From the line containing "Between region(70, 138, 95, 277): gray" down to the last line of the records below, copy every line exactly. Leave out everything before it.

--- START Material provided ---

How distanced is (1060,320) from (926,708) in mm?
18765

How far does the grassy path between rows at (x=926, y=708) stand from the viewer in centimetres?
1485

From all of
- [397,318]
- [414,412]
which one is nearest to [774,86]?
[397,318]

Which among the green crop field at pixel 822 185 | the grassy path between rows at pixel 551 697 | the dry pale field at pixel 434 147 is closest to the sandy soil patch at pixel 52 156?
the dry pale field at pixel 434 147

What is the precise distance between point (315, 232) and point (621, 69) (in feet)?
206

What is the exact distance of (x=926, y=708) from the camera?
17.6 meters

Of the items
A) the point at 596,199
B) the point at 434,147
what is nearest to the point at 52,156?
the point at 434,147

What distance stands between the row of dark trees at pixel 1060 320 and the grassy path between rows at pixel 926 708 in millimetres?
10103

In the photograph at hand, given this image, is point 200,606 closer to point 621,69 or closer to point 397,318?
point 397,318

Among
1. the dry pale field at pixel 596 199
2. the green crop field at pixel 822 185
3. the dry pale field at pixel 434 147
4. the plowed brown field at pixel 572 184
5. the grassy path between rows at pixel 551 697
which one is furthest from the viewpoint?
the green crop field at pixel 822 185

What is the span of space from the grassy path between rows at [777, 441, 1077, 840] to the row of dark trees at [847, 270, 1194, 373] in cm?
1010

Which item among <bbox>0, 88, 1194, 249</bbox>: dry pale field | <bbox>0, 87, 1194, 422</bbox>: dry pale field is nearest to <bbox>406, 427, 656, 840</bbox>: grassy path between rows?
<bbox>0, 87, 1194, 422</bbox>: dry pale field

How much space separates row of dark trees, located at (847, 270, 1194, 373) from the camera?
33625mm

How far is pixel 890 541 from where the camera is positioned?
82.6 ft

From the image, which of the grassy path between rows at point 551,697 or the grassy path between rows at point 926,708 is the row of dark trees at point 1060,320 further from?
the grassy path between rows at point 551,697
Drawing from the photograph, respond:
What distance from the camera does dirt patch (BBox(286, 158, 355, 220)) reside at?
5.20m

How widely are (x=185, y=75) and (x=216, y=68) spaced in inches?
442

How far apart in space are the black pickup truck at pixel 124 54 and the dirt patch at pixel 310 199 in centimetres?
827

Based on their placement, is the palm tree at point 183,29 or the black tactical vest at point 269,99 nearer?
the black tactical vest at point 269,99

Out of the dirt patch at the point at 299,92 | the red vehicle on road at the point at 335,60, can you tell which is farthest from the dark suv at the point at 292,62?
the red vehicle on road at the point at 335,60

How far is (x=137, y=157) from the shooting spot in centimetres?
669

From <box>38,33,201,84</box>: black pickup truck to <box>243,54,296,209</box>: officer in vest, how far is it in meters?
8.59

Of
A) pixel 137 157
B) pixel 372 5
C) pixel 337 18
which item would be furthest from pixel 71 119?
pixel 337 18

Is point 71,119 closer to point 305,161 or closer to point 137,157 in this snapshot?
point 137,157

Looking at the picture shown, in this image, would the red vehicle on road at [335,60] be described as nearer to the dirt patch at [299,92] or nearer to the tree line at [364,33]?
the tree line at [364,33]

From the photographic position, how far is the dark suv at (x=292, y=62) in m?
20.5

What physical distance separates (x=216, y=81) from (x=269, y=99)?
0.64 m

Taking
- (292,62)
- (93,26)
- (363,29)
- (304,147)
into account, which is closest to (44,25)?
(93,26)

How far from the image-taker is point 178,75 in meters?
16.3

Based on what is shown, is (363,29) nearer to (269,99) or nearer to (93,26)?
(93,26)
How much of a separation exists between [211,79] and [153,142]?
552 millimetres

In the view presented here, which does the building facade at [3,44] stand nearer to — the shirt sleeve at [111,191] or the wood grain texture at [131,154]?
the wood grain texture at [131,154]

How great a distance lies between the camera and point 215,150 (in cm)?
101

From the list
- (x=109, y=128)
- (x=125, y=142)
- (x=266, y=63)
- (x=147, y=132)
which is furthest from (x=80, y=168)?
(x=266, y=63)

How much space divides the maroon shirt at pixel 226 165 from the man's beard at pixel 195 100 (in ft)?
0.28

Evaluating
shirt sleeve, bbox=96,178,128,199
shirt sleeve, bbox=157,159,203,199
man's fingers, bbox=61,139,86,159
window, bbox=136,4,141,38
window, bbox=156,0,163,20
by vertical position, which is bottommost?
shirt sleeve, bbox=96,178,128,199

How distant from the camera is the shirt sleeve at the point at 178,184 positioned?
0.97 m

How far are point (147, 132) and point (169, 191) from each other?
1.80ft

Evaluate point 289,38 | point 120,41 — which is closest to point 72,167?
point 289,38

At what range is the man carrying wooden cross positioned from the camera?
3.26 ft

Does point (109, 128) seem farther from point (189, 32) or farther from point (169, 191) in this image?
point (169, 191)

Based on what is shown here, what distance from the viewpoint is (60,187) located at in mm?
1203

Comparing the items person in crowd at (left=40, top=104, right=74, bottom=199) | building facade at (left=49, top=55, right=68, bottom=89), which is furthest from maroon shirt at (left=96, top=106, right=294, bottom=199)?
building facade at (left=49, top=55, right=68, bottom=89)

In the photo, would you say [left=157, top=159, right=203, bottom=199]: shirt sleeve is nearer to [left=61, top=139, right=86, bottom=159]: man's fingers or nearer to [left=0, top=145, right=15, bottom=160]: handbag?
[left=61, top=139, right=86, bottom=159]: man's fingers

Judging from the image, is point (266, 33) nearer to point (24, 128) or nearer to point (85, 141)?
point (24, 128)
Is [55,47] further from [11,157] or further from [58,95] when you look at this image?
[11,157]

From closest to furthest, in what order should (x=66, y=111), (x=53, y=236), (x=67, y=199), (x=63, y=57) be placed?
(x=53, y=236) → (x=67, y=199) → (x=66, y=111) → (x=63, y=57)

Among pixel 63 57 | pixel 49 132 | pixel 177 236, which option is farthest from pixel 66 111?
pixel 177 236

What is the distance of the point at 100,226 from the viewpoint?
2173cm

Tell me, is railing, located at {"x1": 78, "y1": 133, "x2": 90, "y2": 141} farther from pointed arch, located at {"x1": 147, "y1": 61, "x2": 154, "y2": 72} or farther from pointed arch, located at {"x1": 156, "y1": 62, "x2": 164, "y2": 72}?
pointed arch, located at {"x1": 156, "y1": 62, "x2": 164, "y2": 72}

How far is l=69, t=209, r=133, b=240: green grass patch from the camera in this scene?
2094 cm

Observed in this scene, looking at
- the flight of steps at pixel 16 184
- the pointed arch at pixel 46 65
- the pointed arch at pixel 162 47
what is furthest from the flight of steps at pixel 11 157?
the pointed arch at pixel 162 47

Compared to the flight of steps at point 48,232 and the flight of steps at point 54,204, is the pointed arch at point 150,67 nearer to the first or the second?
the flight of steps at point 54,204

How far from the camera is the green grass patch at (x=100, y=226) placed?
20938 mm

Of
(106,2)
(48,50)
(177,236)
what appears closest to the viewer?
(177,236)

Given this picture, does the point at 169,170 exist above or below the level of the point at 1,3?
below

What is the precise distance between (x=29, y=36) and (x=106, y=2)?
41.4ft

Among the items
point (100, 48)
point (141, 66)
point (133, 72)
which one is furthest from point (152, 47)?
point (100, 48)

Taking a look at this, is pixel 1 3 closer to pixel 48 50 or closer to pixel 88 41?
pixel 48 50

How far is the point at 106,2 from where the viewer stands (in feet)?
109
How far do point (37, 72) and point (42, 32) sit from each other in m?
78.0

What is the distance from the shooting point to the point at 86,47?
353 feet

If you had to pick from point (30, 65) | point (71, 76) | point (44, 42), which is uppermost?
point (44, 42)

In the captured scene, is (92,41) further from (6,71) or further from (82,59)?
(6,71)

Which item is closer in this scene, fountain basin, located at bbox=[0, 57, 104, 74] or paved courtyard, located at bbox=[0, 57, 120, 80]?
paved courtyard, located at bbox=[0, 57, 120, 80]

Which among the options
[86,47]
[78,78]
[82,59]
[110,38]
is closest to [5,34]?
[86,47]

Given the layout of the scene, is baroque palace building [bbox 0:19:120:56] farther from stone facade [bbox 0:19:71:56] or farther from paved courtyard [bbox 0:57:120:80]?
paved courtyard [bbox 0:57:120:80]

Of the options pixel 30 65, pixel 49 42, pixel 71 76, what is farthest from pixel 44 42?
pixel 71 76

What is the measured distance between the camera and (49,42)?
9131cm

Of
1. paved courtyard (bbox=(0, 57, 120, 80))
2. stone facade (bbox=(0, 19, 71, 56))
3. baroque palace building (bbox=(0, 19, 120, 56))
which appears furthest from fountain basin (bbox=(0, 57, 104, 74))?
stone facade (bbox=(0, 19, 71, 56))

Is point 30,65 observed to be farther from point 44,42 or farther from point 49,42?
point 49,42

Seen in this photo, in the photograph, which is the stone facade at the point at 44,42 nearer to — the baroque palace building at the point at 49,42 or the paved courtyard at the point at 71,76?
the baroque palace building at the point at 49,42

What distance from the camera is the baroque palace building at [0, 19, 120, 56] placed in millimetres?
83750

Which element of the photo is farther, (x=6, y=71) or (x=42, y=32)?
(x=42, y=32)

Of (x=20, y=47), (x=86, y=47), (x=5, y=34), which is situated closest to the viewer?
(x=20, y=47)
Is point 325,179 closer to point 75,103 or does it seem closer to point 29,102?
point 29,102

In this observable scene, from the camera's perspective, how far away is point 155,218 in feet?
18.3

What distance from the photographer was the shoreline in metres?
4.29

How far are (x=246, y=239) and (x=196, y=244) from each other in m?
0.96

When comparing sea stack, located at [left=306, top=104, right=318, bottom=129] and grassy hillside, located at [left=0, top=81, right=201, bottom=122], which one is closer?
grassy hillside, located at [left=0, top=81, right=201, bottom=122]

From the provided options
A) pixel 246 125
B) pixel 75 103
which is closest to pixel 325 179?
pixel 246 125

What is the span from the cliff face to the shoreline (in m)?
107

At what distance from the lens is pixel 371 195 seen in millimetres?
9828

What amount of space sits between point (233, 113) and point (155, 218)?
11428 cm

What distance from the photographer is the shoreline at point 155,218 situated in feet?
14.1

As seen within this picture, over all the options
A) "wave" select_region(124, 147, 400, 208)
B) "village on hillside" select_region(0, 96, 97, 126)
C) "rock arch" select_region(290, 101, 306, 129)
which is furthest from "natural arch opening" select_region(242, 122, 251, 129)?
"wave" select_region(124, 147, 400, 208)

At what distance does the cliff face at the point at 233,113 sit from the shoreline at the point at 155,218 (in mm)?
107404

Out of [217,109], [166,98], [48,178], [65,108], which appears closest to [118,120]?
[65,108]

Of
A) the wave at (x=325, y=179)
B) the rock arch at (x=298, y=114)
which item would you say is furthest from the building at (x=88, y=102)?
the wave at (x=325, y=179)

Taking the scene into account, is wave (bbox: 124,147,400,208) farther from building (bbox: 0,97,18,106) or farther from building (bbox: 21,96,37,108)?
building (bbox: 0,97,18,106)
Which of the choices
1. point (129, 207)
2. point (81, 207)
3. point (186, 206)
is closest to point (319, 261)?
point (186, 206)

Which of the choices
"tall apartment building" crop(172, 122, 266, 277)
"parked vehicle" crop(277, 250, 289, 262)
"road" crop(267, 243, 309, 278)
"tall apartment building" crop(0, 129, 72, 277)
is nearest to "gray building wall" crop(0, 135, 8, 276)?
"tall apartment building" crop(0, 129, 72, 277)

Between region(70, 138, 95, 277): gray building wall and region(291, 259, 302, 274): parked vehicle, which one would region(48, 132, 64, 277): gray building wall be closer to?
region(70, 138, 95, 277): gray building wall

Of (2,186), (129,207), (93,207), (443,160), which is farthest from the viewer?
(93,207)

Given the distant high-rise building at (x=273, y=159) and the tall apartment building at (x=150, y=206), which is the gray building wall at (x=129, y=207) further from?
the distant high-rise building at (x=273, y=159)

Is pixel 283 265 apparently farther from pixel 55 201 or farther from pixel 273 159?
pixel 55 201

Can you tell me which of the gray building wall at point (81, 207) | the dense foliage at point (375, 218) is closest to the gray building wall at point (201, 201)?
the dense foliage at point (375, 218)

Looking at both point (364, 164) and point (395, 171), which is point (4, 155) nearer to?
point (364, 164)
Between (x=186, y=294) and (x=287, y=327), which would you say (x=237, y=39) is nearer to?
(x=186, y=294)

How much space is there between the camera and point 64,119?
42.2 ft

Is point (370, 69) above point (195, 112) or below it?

--- END Material provided ---

== Task result ==
Between region(70, 138, 95, 277): gray building wall and region(291, 259, 302, 274): parked vehicle, which one would region(48, 132, 64, 277): gray building wall be closer to?
region(70, 138, 95, 277): gray building wall

Of (2,186), (129,207), (93,207), (443,160), which is farthest from the viewer?
(93,207)

Given the distant high-rise building at (x=273, y=159) and the tall apartment building at (x=150, y=206), which is the gray building wall at (x=129, y=207) further from?
the distant high-rise building at (x=273, y=159)

Is pixel 283 265 apparently farther from pixel 55 201 or farther from pixel 273 159?
pixel 55 201

Can you tell me which of the gray building wall at point (81, 207) | the dense foliage at point (375, 218) is closest to the gray building wall at point (201, 201)?
the dense foliage at point (375, 218)

Looking at both point (364, 164) and point (395, 171), which is point (4, 155) nearer to?
point (364, 164)
Between (x=186, y=294) and (x=287, y=327), which would you say (x=237, y=39) is nearer to?
(x=186, y=294)

How much space is there between the camera and point 64,119?
42.2 ft

Is point (370, 69) above point (195, 112) or below it?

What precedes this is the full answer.